This keeps coming up between the spouse and me. We went to a seminar at our credit union a few years ago about why we would need a trust. I still can’t wrap my head around the reasons. Here is our situation:
–There are just two of us, a retired, married couple.
–Our assets are stocks, a couple bank accounts, a paid for house and 2 paid for cars.
–Everything is titled in both our names.
–Our Wills leave everything to the remaining person
–The remaining person leaves everything to the 2 adult daughters equally.
–If we die together, everything is left to the 2 adult daughters equally.
My mother died a few years ago, and when it became apparent that she was having problems, we took her with us and changed everything into joint accounts at her banks with me on the accounts, as well as herself. When she died, it was very easy to take over the accounts. There was a small town attorney that filed for probate at the courthouse and it was pretty simple.
So, now I am hearing we need a trust. Can anyone explain the reasons a trust would benefit us? The one thing I am not sure of, is if it would help us regarding liability. (For example, a workman falls on our property while doing repairs, and then decides to sue us…) Thanks for any suggestions or info. I am just on the starting edge of this, so please don’t scold me for not knowing something. Thanks!
I am NOT a lawyer, but in many states the use of a revocable trust allows you to essentially bypass probate court and save money and time. Another issue may be what happens if you and your spouse are still alive but mentally incapacitated. In some states, a trust can come in handy/make transitions like this easier versus dealing with state agencies, etc.
Best thing to do is check out legal resources in your state online to get a general answer; then if warranted consult a local estate attorney for advantages/disadvantages versus cost.
Trusts most often are needed when you have children from a previous marriage. Then trust provides for surviving spouse and takes care of distributing assets to the children.
They can also be used to take care of children needing special care. And if your estate is larger than the federal exemption (currently $12+MM but expiring in 2025) an AB bypass trust can be used to double your exemption.
A major advantage of a trust is you avoid probate. In some states probate can be expensive. But also your estate becomes a public document at the local courthouse. Trust keeps it private.
There are other ways to avoid probate. In many states you can do transfer on death on financial assets, as well as real estate, and even title of your automobile, etc. That also avoids probate.
A while ago Living Trusts were heavily promoted. And for a while estate tax exemption was as low as $600K. They were popular then.
Trusts now are out of style most places but it depends on your circumstances.
You will find books on trusts at your local library if you want to know more about them and something about how people use them. You probably need an attorney to set one up for you. And then fees to keep paperwork up to date.
One drawback to this approach is that it makes the child’s problems the parent’s problem as well. Clearly, it worked fine for your situation, but there are many times when this is a bad idea.

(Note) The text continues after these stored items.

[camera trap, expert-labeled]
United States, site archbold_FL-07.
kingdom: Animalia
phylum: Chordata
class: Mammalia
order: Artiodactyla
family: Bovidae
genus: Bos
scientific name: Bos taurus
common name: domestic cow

The main risk is that by putting the child’s name on the parent’s account, it makes the assets in the account subject to any problems the child might have. Clearly, this would be a terrible idea with a child who is financially irresponsible. But it can also be an issue if “bad things” happen to an otherwise responsible adult child. Being under-insured for some kind of accident comes to mind.
Some try to overcome this with Transfer On Death titles to the account. The assets remain the property of the parent, without the risk noted above. On the other hand, you still need to prove the death before the child will have access to the account. So if the parent becomes unable to manage their own affairs, the child will have a very hard time managing or accessing the assets while their parent(s) are incapacitated. Of course, there’s the “impersonating the parent” solution, which is commonly employed but runs into serious issues if things don’t go perfectly.
Then there’s probate. That is very much a state-by-state issue. In some states, probate is relatively quick and inexpensive. In others, it can be drawn out and expensive. (My home state of California is in that latter category.) If you are in one of those slow, expensive states, avoiding probate via a trust can be quite helpful. If you are in the former - the quick and cheap states - a trust isn’t as helpful.
A trust does nothing for this. It might slow the process of paying the liability costs, but it won’t shield you from liability.
Trusts are a tool in the tool bag. They work well in some situations, they’re not as helpful in others.
Thanks for all the replies and the insight. The “kids” are both in their late 50’s, very stable, happily married, and financially responsible. They all have careers making big money and don’t really need any inheritance from us. I guess one question I have is “What happens in probate?” I guess the state we reside in has it own laws on what has to occur. I am assuming they search for any outstanding debts, and perhaps lawsuits, or something(?) We are in Florida… I will try to research what is involved in probate in Florida. Thaks for giving me several thoughts and directions to take into consideration.